:: TEXT PASSAGE ::
·····

Find tokens


In [1]:
from cltk.corpus.utils.formatter import assemble_phi5_author_filepaths
from cltk.corpus.utils.formatter import phi5_plaintext_cleanup
from cltk.stem.latin.j_v import JVReplacer
from collections import Counter
from nltk.tokenize.punkt import PunktLanguageVars

In [2]:
phi_list = assemble_phi5_author_filepaths()
p = PunktLanguageVars()
j = JVReplacer()

In [3]:
all_que_tokens = []
all_ne_tokens = []
all_ue_tokens = []
for file in phi_list:
    with open(file) as f:
        r = f.read()
    text = phi5_plaintext_cleanup(r)
    chars = [chars for chars in text if chars not in [',', '.', ';', ':', '"', "'", '?', '-', '!', '*', '[', ']', '{', '}', '*']]
    text = ''.join(chars)
    tokens = p.word_tokenize(text.lower())
    tokens = [j.replace(word) for word in tokens]
    que_tokens = [word for word in tokens if word[-3:] == 'que']
    ne_tokens = [word for word in tokens if word[-2:] == 'ne']
    ue_tokens = [word for word in tokens if word[-2:] == 'ue' and word[-3:] != 'que']
    all_que_tokens += que_tokens
    all_ne_tokens += ne_tokens
    all_ue_tokens += ue_tokens

Get OLD headwords

Get the headwords from the OLD which we will use to compare the suspect enclitics. If there is a match to a headword, then the word is not an enclitic.


In [4]:
from lxml import etree
from io import StringIO
import os
import re

In [5]:
old_path = os.path.expanduser('~/cltk_data/latin/lexicon/latin_lexica_perseus/latin_english_lexicon_old.xml')
with open(old_path) as f:
    old_xml = f.read()
root = etree.parse(StringIO(old_xml))

In [6]:
entries = root.xpath('/TEI.2/text/body/div0/entryFree')

In [7]:
print(len(entries))


51594

In [8]:
comp = re.compile('[0-9]|_|\^')

old_entries = []
for x in entries:
    headword = x.get('key')
    headword = comp.sub('', headword).lower()
    old_entries.append(headword)

In [9]:
print(len(old_entries))
old_entries = set(old_entries)

·····

Stored entries
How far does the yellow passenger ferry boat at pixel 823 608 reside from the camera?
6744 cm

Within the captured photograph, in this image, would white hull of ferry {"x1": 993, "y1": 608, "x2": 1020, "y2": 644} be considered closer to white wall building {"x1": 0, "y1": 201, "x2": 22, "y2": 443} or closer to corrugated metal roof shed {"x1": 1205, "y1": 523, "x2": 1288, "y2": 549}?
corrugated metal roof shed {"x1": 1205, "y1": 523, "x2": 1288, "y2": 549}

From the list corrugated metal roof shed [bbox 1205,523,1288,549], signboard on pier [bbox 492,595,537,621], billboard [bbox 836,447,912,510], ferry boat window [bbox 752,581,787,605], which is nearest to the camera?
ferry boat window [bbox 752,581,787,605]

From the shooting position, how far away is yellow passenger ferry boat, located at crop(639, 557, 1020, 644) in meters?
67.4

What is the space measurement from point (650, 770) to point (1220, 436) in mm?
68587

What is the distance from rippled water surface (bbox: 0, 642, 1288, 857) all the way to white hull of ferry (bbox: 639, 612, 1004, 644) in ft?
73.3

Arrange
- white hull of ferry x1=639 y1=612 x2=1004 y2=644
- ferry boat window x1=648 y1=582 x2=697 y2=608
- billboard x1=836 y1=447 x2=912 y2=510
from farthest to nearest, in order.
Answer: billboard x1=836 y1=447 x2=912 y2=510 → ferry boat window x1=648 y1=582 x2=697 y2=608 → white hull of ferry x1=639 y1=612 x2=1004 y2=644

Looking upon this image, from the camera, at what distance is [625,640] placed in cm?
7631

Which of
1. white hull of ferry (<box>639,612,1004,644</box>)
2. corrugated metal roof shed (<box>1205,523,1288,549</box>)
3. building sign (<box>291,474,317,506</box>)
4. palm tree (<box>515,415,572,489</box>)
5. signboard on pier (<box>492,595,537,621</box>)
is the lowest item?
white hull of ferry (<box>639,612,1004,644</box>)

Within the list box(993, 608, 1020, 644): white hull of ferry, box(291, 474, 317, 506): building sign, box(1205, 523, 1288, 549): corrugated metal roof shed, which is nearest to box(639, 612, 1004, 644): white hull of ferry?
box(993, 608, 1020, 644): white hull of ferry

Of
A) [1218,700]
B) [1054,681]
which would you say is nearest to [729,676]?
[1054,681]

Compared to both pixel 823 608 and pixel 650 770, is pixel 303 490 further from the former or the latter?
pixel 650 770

·····

:: TASK OBJECTIVE ::
From the Latin enclitics notebook, return the passage starting at "Get the headwords" and ending at "old_xml = f.read()", copied character for character.

:: ANSWER TO THIS PROBLEM ::
Get the headwords from the OLD which we will use to compare the suspect enclitics. If there is a match to a headword, then the word is not an enclitic.


In [4]:
from lxml import etree
from io import StringIO
import os
import re

In [5]:
old_path = os.path.expanduser('~/cltk_data/latin/lexicon/latin_lexica_perseus/latin_english_lexicon_old.xml')
with open(old_path) as f:
    old_xml = f.read()